20 abr. 2024

Brasil y el laboratorio fascista

El 8 de enero pasado Brasil vivió su propia experiencia fascista de inspiración trumpiana, cuando miles de manifestantes AEC extrema derecha coparon la plaza de los Tres Poderes de Brasilia pidiendo un golpe de Estado militar y, después, invadiendo los edificios gubernamentales a la manera del asalto al Capitolio de Washington, en otro enero de violencia política de dos años atrás.

A pesar de que, ante la virulenta respuesta posterior de los organismos de seguridad brasileños, los bolsonaristas se han parapetado en una actitud victimista típica del neofacismo actual (que se autodenomina libertario, entre otras etiquetas, cuando no es más que elitista), no debería haber margen para la duda en Lula da Silva en cuanto al bloqueo específico y efectivo de estos grupos violentos, predicadores de un odio de clase colonialista, racista que está en la base —hay que decirlo— del poderoso movimiento conservador del —también hay que decirlo— cobarde Jair Bolsonaro: No solo no estuvo presente en el traspaso de mando a Lula, demostrando el mismo desprecio por las instituciones liberales de que hizo gala durante su gobierno, sino azuzó desde una aséptica distancia de varios miles de kilómetros los desmanes golpistas de sus seguidores, cuando antes había desconocido la victoria de su rival político e impugnado el sistema de votación que a él mismo llevó al poder en 2018.

Según publicó el periódico uruguayo Brecha, para el historiador Odilón Caldeira Neto, coordinador del Observatorio de la Extrema Derecha, centro relacionado a la Universidad Federal de Juiz de Fora y al Consejo Nacional de Desarrollo Científico y Tecnológico, “no es apenas un mero fanatismo el que lleva a esas figuras a emprender una invasión y depredación de predios de este tipo”, sino que “este atentado está inscripto dentro de una estrategia de la extrema derecha.
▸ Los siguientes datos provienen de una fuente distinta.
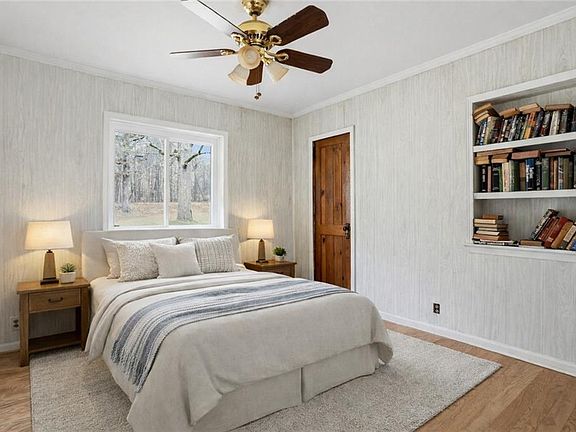 5th image of 170 Waters Bridge Cir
Más allá de figuras radicalizadas y fanatizadas, existe una estructura política que les da base”, afirmó Caldeira Neto.

Bolsonaro, como Trump pero con mayores ventajas organizativas que el ex presidente norteamericano, mantiene intacto su aparato político ampliamente relacionado con elementos fascistas de la Policía y de las Fuerzas Armadas, del sistema judicial y, además, de las milicias de las grandes ciudades. Es decir, maneja literalmente un peligroso poder de juego que, ante una sociedad polarizada, puede ser utilizado de manera catastrófica hasta arrastrar a Brasil, por qué no, a una guerra civil.

Llegado a este punto me gustaría decir algo: La crisis del capital del 2008 hasta hoy, en que se desarrollan tanto la guerra de Ucrania como los fenómenos de extrema derecha en Estados Unidos y Brasil, se parece por su duración, por su contexto, a la crisis de 1873-1896, bastante bien estudiada esta, por ejemplo, por el politólogo estadounidense Peter Gourevitch en Políticas estratégicas en tiempos difíciles (1993).
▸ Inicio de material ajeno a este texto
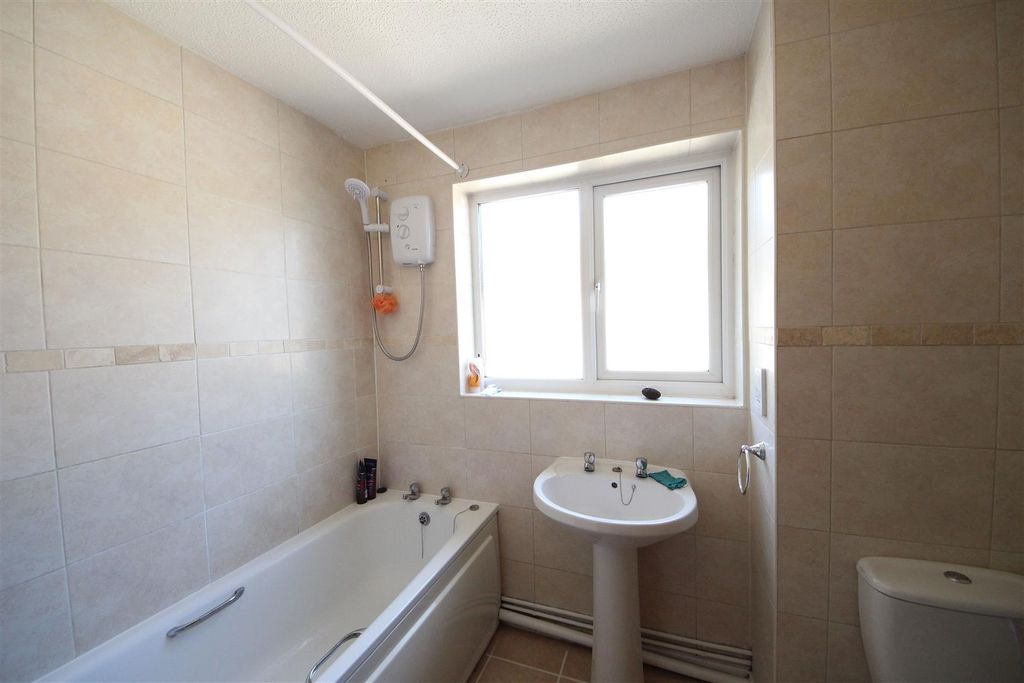 Additional image 14 of 4 bed detached house to rentDunsberry, Bretton, Peterborough PE3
En aquel periodo se formaron los grandes partidos europeos del comunismo y la socialdemocracia y se sentaron las bases del fascismo político. En ese tiempo hubo un gran debate mundial sobre la “modernidad”, empujado por la Iglesia Católica, reacia a sacar sus crucifijos de las escuelas públicas. En ese periodo se dieron las grandes y basales conquistas obreras en el mundo capitalista. La clase obrera no estaba para nada relajada, pero había accedido a cosas que nunca antes tuvo. Esa crisis terminó ”resolviéndose” con la Primera Guerra Mundial. Después de esta, nada mejoró obviamente y, antes de que hubiera otra guerra planetaria, se la probó tecnológicamente en una guerra civil en España. Aquel laboratorio de hace un siglo puede ser hoy Brasil, como lo es Ucrania.

La crisis que comenzó en 2008 tiene, entonces, parecidos contextos y climas que los años que hay entre la Comuna de París y la entrada del siglo XX. Puede que sus efectos se repitan en la extrema derecha, esta vez sin un movimiento popular y democrático fuerte que le ponga límites políticos y culturales.